The group was part of an increasing flow of irregular migrants travelling to Europe through the Maghreb. They were left stranded by smugglers en-route through the Mauritanian part of Sahara.
Without passports or food, they were located by the Mauritanian authorities and requested assistance to return home. The Bangladeshi consular authorities in Nouakchott arranged new travel documents and tickets to Dhaka, with the assistance of the International Organisation of Migration (IOM), a humanitarian agency.
The migrants left Mauritania on 20 January and arrived in Dhaka, the capital of Bangladesh, on 22 January. Upon arrival, all received an IOM reintegration grant, according to information released by the organisation today.

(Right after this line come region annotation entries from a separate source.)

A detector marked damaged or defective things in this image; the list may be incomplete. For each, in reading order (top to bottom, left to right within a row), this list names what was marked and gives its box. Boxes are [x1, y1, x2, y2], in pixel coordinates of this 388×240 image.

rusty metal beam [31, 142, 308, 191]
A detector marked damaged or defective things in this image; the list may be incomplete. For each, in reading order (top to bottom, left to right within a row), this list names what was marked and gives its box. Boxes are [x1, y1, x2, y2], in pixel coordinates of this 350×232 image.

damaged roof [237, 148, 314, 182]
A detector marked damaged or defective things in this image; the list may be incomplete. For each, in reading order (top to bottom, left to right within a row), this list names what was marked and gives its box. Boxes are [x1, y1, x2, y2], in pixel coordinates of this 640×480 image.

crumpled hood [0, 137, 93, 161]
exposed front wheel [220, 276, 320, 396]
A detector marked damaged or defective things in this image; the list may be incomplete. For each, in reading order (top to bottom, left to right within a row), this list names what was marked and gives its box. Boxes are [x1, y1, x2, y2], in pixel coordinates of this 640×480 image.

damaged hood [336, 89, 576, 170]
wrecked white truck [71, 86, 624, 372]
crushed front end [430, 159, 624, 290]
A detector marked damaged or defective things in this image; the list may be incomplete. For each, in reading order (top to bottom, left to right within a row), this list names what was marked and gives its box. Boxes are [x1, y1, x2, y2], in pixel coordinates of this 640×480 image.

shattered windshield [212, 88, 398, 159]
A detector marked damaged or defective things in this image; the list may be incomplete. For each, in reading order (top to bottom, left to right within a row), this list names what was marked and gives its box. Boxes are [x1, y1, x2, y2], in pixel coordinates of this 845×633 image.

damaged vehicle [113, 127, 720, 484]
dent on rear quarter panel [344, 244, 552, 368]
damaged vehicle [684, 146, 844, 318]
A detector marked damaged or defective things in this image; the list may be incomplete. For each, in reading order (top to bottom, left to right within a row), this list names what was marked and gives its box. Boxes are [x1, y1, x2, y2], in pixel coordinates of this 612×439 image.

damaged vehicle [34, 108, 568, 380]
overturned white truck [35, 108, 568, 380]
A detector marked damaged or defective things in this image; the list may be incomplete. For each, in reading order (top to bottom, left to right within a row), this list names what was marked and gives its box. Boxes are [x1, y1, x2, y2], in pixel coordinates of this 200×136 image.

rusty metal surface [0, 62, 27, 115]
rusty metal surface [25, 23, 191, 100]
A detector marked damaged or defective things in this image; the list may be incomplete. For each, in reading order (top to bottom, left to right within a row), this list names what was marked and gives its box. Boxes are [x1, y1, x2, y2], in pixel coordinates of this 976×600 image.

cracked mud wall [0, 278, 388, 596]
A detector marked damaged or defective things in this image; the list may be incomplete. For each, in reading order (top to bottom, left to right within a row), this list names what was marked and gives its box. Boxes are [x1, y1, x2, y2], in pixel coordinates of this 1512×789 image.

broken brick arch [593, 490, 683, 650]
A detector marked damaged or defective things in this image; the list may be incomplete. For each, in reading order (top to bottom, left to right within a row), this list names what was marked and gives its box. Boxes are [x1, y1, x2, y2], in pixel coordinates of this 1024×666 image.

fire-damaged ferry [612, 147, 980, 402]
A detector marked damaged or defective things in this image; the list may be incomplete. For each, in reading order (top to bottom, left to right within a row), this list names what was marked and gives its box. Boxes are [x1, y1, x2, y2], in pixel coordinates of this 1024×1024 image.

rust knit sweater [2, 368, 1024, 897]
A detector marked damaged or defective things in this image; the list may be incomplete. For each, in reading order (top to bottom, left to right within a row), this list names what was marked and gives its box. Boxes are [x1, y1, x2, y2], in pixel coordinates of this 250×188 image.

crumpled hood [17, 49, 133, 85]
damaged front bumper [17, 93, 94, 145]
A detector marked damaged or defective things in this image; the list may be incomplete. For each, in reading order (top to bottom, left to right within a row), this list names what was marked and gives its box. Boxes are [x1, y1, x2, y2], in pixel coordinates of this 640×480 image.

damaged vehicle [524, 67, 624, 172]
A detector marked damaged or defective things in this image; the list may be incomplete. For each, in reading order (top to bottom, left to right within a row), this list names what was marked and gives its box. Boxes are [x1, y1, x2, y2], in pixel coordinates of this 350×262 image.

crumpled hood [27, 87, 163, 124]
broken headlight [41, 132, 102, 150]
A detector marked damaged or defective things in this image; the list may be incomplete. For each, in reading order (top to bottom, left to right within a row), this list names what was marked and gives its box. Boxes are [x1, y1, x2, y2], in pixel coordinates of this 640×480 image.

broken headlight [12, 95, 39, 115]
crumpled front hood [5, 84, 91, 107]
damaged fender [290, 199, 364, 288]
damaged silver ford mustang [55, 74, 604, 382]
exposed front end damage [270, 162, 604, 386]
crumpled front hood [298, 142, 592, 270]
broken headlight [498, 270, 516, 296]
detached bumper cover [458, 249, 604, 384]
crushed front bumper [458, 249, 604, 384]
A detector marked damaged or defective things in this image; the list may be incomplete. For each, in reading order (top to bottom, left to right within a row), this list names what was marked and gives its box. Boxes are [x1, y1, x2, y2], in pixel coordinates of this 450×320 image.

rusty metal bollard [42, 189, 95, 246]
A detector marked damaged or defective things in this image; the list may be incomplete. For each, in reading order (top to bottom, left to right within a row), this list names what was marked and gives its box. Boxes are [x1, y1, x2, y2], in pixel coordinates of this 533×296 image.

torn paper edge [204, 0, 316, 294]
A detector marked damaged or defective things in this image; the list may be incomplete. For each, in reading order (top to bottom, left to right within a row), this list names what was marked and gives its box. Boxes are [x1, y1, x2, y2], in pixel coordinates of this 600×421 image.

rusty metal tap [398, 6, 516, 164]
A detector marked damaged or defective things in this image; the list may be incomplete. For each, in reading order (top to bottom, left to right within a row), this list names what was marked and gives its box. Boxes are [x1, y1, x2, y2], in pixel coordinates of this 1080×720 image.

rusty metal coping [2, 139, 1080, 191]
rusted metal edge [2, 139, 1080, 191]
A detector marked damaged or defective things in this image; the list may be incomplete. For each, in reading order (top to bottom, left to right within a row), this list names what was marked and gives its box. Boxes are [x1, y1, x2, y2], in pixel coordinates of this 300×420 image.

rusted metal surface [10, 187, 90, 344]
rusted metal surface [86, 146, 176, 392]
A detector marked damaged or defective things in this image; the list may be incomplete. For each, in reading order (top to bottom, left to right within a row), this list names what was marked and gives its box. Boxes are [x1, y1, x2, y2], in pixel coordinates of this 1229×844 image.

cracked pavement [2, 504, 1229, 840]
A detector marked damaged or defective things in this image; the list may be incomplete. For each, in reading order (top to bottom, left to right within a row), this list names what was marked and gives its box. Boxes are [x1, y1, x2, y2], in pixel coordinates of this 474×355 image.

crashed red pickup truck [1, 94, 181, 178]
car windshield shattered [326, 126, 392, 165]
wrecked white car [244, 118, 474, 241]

Every year, over 250,000 migrants leave Bangladesh to work abroad in different countries. However, some are mislead by offers of travel assistance and easy job opportunities by middle-men claiming to be able to overcome travel restrictions.
While it is seldom that South Asian migrants get stranded in the remote Saharan desert, IOM reports that it had also assisted a group of Bangladeshi and Indian migrants that had stranded in Mauritania in October last year.
Resources were now being sought to assist similar cases, "abandoned in some of the world’s harshest conditions without food, documents or money," IOM reports.
It was unclear what had made the Bangladeshis chose the difficult and very dangerous route through the Sahara, which is mostly used by African migrants to Europe. Most illegal Asian immigrants enter Europe through Turkey, the Middle East or states of the former Soviet Union, such as Ukraine and Byelorussia.